◆ **PROBLEM REQUIREMENTS**: Transcribe the entries word for word, starting with the line that contains "Just by looking, is" and continuing through the end of the entries.

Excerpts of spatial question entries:

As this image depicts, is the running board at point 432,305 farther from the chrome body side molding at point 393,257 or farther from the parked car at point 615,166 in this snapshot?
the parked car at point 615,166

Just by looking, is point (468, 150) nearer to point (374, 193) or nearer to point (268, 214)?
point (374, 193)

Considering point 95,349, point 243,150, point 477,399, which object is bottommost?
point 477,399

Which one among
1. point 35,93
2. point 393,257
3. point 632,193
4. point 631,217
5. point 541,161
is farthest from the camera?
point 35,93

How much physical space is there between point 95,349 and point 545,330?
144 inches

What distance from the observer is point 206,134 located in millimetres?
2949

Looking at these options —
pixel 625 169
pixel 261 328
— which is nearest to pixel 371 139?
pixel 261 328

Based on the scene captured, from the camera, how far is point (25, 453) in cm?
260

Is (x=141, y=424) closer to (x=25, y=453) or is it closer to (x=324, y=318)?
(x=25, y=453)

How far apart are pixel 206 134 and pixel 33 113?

◆ **CORRECT RESULT**:
Just by looking, is point (468, 150) nearer to point (374, 193) or nearer to point (268, 214)?
point (374, 193)

Considering point 95,349, point 243,150, point 477,399, which object is bottommost?
point 477,399

Which one among
1. point 35,93
2. point 393,257
3. point 632,193
4. point 631,217
5. point 541,161
is farthest from the camera?
point 35,93

How much physical space is there between point 95,349 and point 545,330?
144 inches

What distance from the observer is point 206,134 located in millimetres?
2949

Looking at these options —
pixel 625 169
pixel 261 328
— which is nearest to pixel 371 139?
pixel 261 328

Based on the scene captured, from the camera, how far is point (25, 453) in cm?
260

Is (x=141, y=424) closer to (x=25, y=453) or is it closer to (x=324, y=318)?
(x=25, y=453)

How far apart are pixel 206 134 and pixel 33 113?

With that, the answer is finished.